__Текст для анализа__.

Заявитель также ссылался на ст. 7 Конвенции, которая гласит:
"1. Никто не может быть осужден за совершение какого-либо
деяния или за бездействие, которое согласно действовавшему в
момент его совершения национальному или международному праву не
являлось уголовным преступлением. Не может также налагаться
наказание более тяжкое, нежели то, которое подлежало применению в
момент совершения уголовного преступления.
2. Настоящая статья не препятствует осуждению и наказанию
любого лица за совершение какого-либо деяния или за бездействие,
которое в момент его совершения являлось уголовным преступлением в
соответствии с общими принципами права, признанными
цивилизованными странами".
Заявитель, в частности, указывал, что подп. "с" п. 3 ст. 6
Конвенции был нарушен в той степени, что с 7 по 13 августа 1997 г.
он не имел адвоката и что он был осужден на основании признания им
своей вины, сделанного 7 и 8 августа 1997 г.
Власти России заявили, что 7 августа 1997 г. заявитель
отказался от своего права иметь защитника, 8 августа 1997 г. его
интересы представлял официально назначенный защитник, а с
13 августа 1997 г. - нанятый им защитник. Ни одно процессуальное
действие не было произведено с нарушением права заявителя на
защиту. В целом, судебное разбирательство было проведено в
соответствии с требованиями справедливости по смыслу ст. 6
Конвенции.
Что касается жалобы заявителя на непредоставление ему
защитника в период с 7 по 13 августа 1997 г., то Европейский суд
напоминает, что даже если главной целью ст. 6 Конвенции в
отношении вопросов уголовного права является укрепление
справедливого разбирательства дела "судом", способным вынести
решение по "любому уголовному обвинению", из этого не следует, что
статья не применяется к досудебным процессуальным действиям. Таким
образом, ст. 6 Конвенции - особенно п. 3 - может применяться до
того, как дело передано в суд, если и настолько, насколько
вероятно то, что справедливости судебного разбирательства может
быть нанесен ущерб путем изначального несоблюдения ее положений.
То, как пункт 1 и подп. "с" п. 3 ст. 6 Конвенции должны
применяться в ходе предварительного следствия, зависит от
особенностей проводимых процессуальных действий и от обстоятельств
дела (см. Постановление Европейского суда по делу "Бреннан против
Соединенного Королевства" (Brennan v. United Kingdom) от
16 октября 2001 г., по жалобе N 39846/98, з 45, Reports 2001-X).
В своем Постановлении по делу "Джон Мюррей против Соединенного
Королевства" (John Murray v. United Kingdom) от 8 февраля 1996 г.,
по жалобе N 18731/91, з 63, Reports 1996-I) Европейский суд также
решил, что хотя ст. 6 Конвенции в общем требует, чтобы обвиняемому
была предоставлена правовая помощь защитника уже на начальной
стадии допросов, проводимых правоохранительными органами, это
право, которое прямо не установлено Конвенцией, может быть
ограничено при наличии достаточных оснований. В любом случае,
встает вопрос, лишают ли эти ограничения в свете всего объема
процессуальных действий обвиняемого его права на справедливое
судебное разбирательство (см. Постановление Европейского суда по
делу "Бреннан против Соединенного Королевства", упомянутое выше,
ibid.).

__Что сделать__. Воспроизведите без изменений фрагмент текста для анализа, который начинается со слов, содержащих «Заявитель также ссылался», и заканчивается словами «совершения уголовного преступления.».

__Выдержка из данных__.

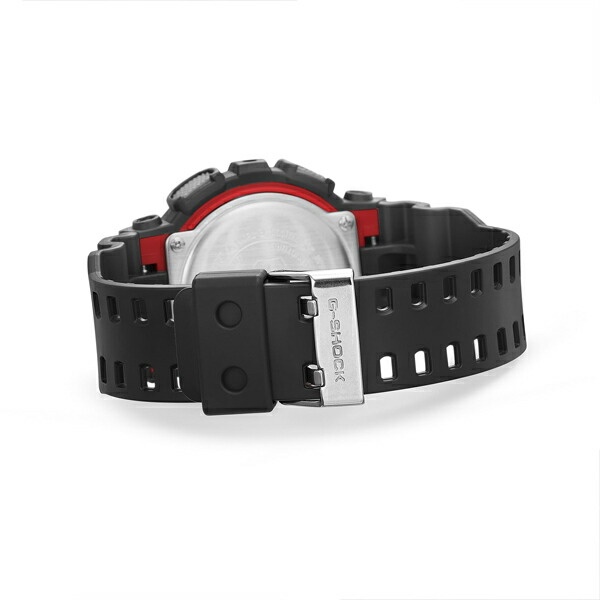 카시오 CASIO 지샥 오리진 컬러 GA-110RL-1AJF 남성 손목 아웃도어 시계 - 상세 이미지 5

__Поле для ответа__.
Заявитель также ссылался на ст. 7 Конвенции, которая гласит:
"1. Никто не может быть осужден за совершение какого-либо
деяния или за бездействие, которое согласно действовавшему в
момент его совершения национальному или международному праву не
являлось уголовным преступлением. Не может также налагаться
наказание более тяжкое, нежели то, которое подлежало применению в
момент совершения уголовного преступления.